● What you should do: Skip the images and repeat every entry word for word.

_ _ _ _

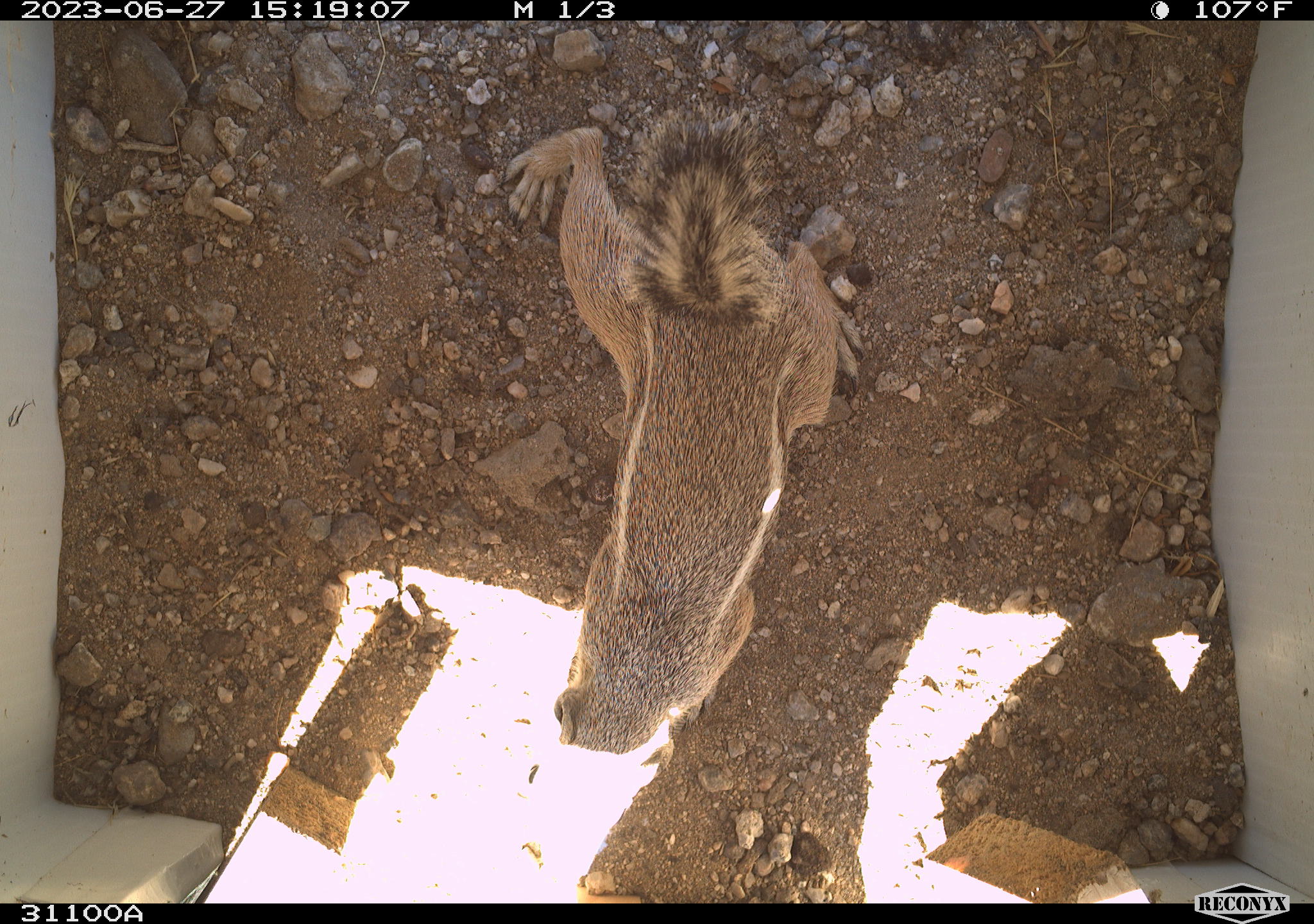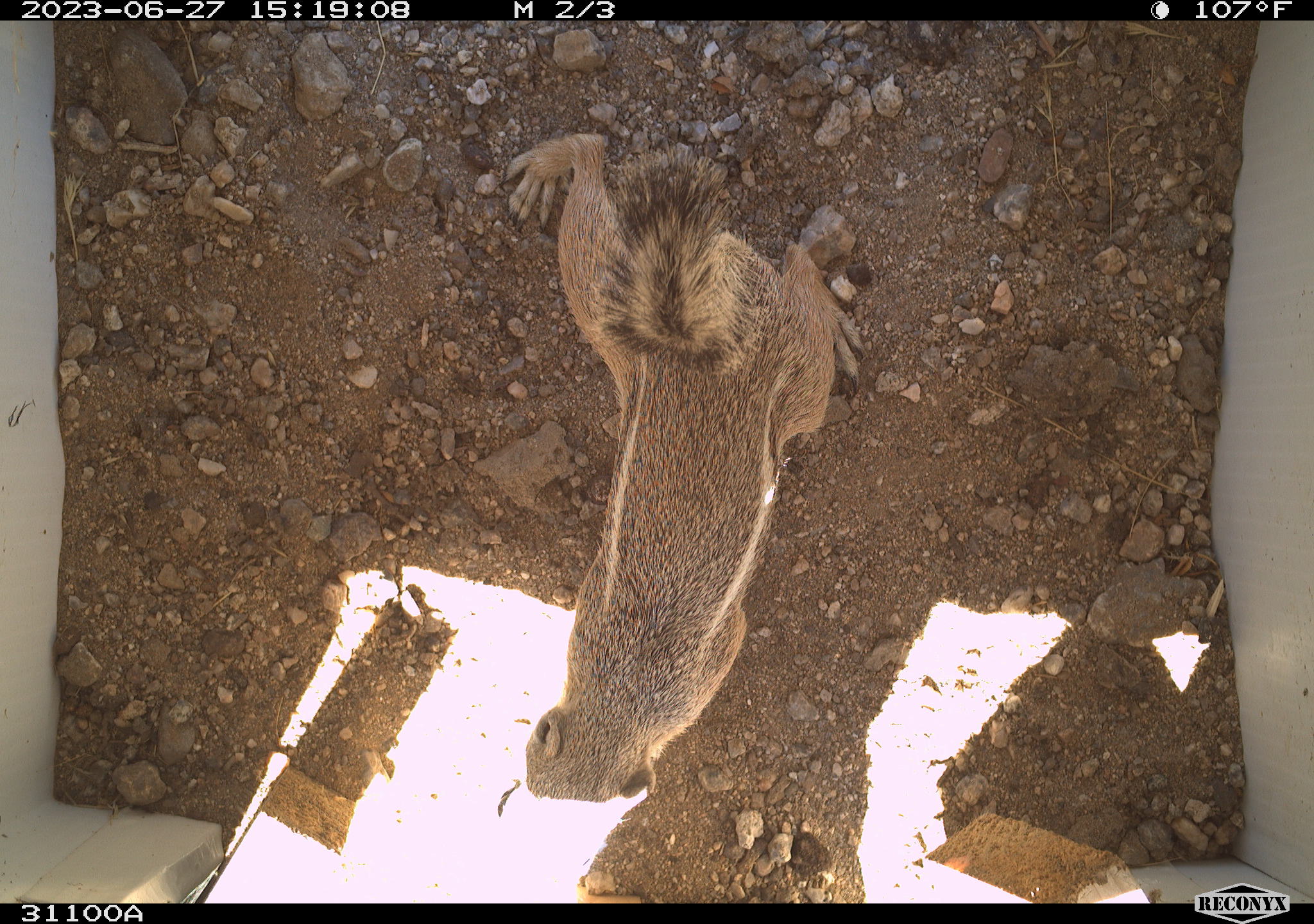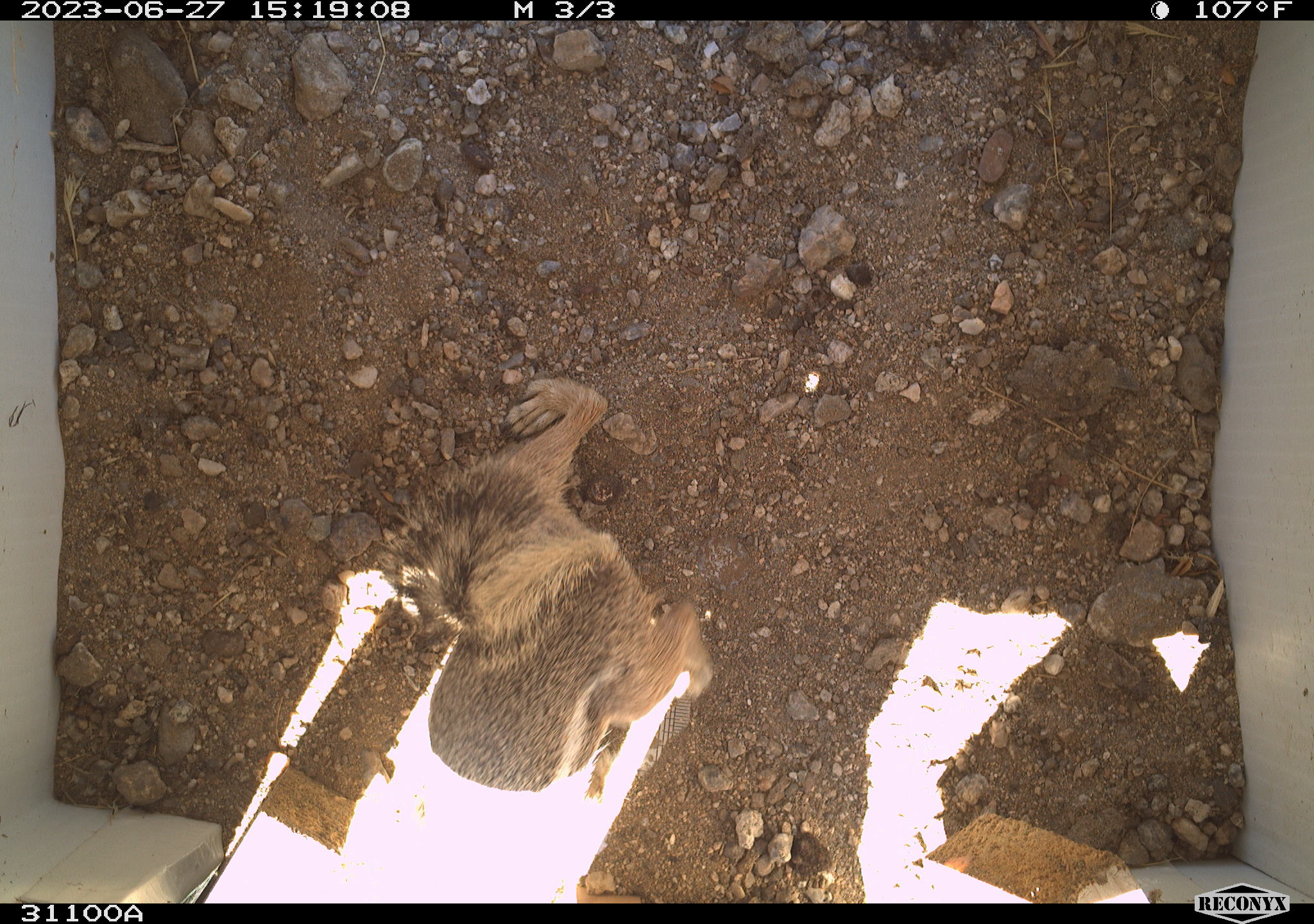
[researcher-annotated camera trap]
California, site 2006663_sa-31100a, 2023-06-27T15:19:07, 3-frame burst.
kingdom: Animalia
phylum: Chordata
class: Mammalia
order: Rodentia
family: Sciuridae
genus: Ammospermophilus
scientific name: Ammospermophilus leucurus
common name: white-tailed antelope squirrel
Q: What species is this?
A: White-tailed antelope squirrel (Ammospermophilus leucurus).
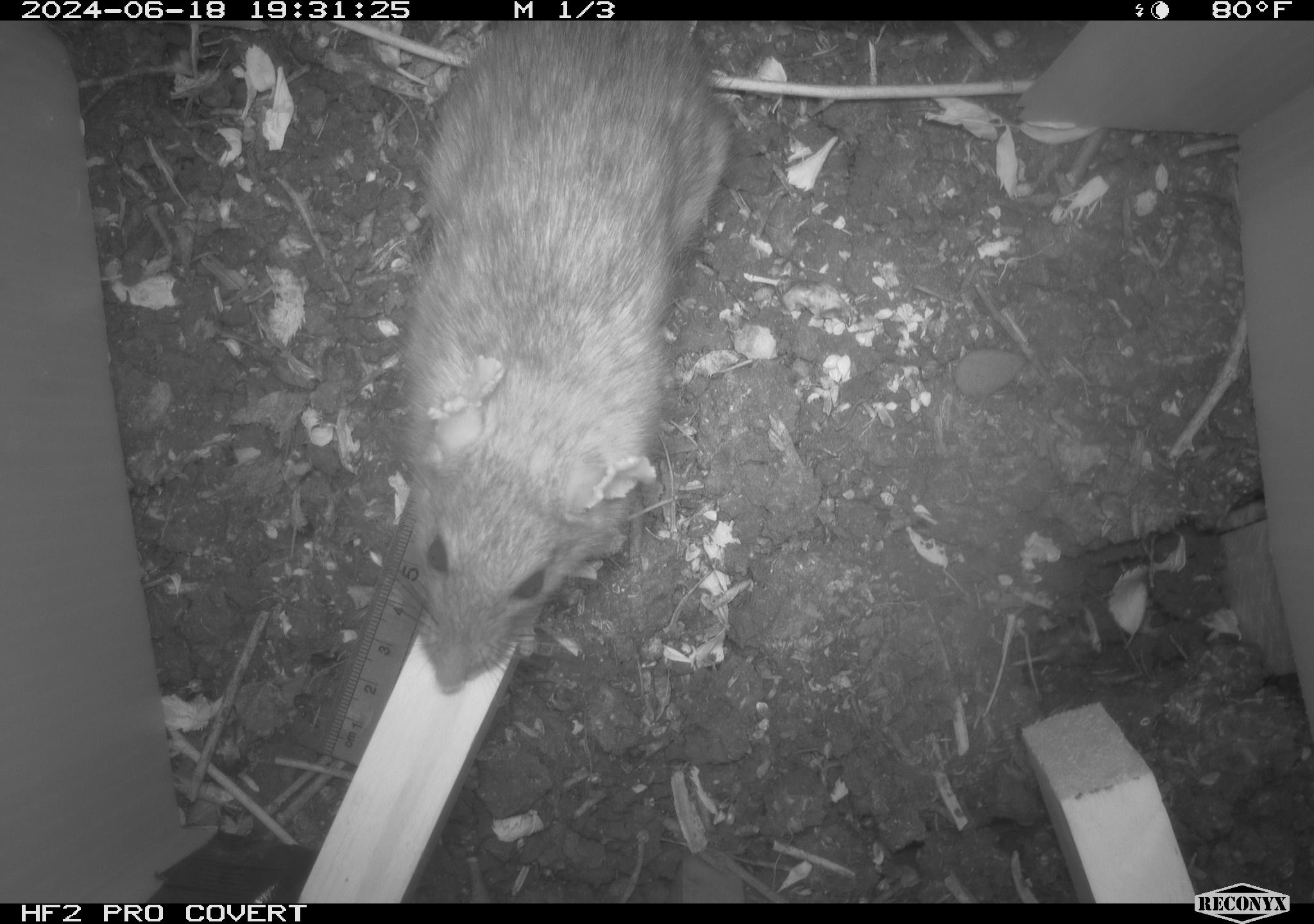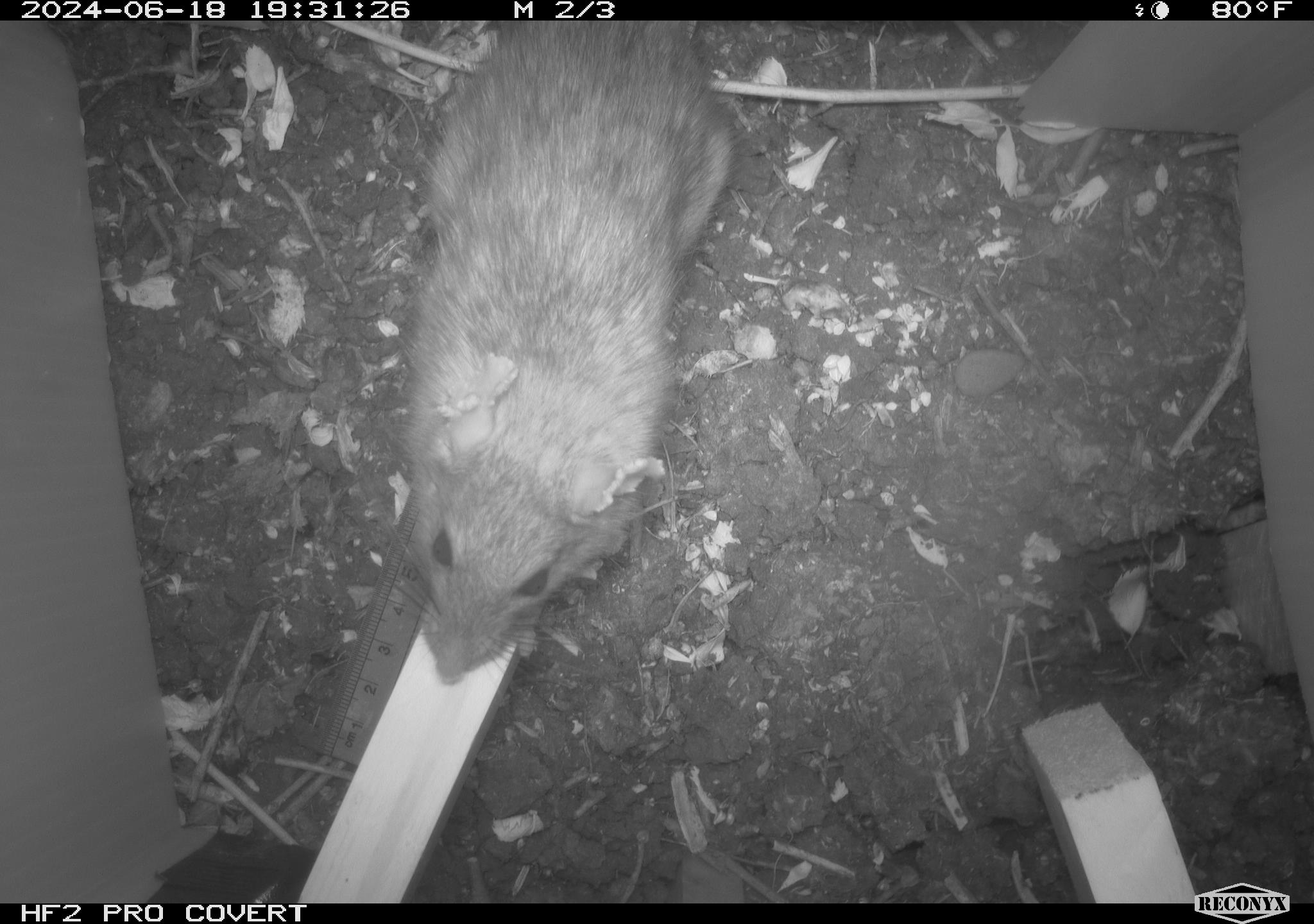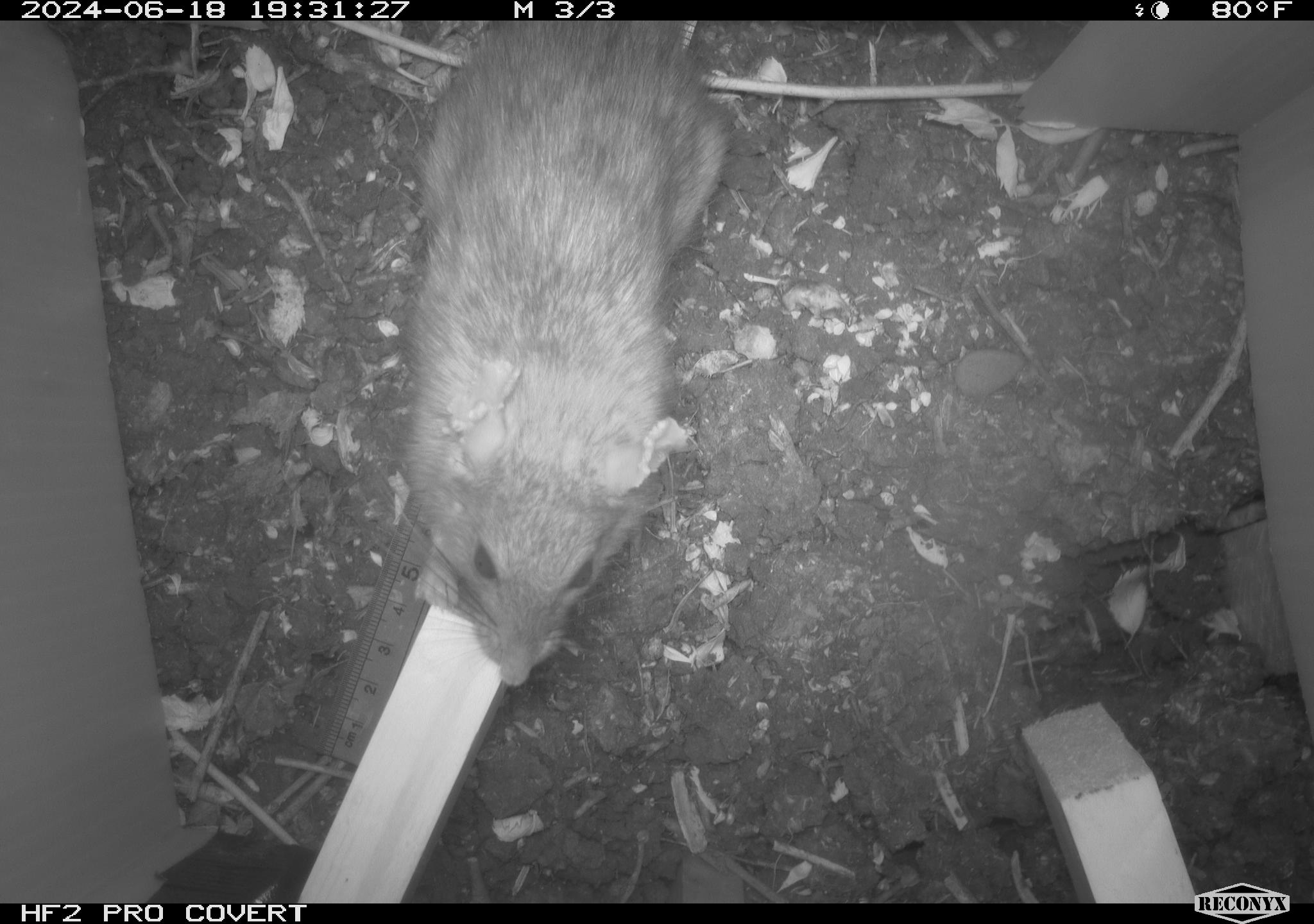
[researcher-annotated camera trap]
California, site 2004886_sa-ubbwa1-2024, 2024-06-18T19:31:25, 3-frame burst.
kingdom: Animalia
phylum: Chordata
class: Mammalia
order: Rodentia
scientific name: Rodentia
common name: woodrat or rat or mouse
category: woodrat or rat or mouse species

_ _ _ _

● Answer section:
[researcher-annotated camera trap]
California, site 2006663_sa-31100a, 2023-06-27T15:19:07, 3-frame burst.
kingdom: Animalia
phylum: Chordata
class: Mammalia
order: Rodentia
family: Sciuridae
genus: Ammospermophilus
scientific name: Ammospermophilus leucurus
common name: white-tailed antelope squirrel
Q: What species is this?
A: White-tailed antelope squirrel (Ammospermophilus leucurus).
[researcher-annotated camera trap]
California, site 2004886_sa-ubbwa1-2024, 2024-06-18T19:31:25, 3-frame burst.
kingdom: Animalia
phylum: Chordata
class: Mammalia
order: Rodentia
scientific name: Rodentia
common name: woodrat or rat or mouse
category: woodrat or rat or mouse species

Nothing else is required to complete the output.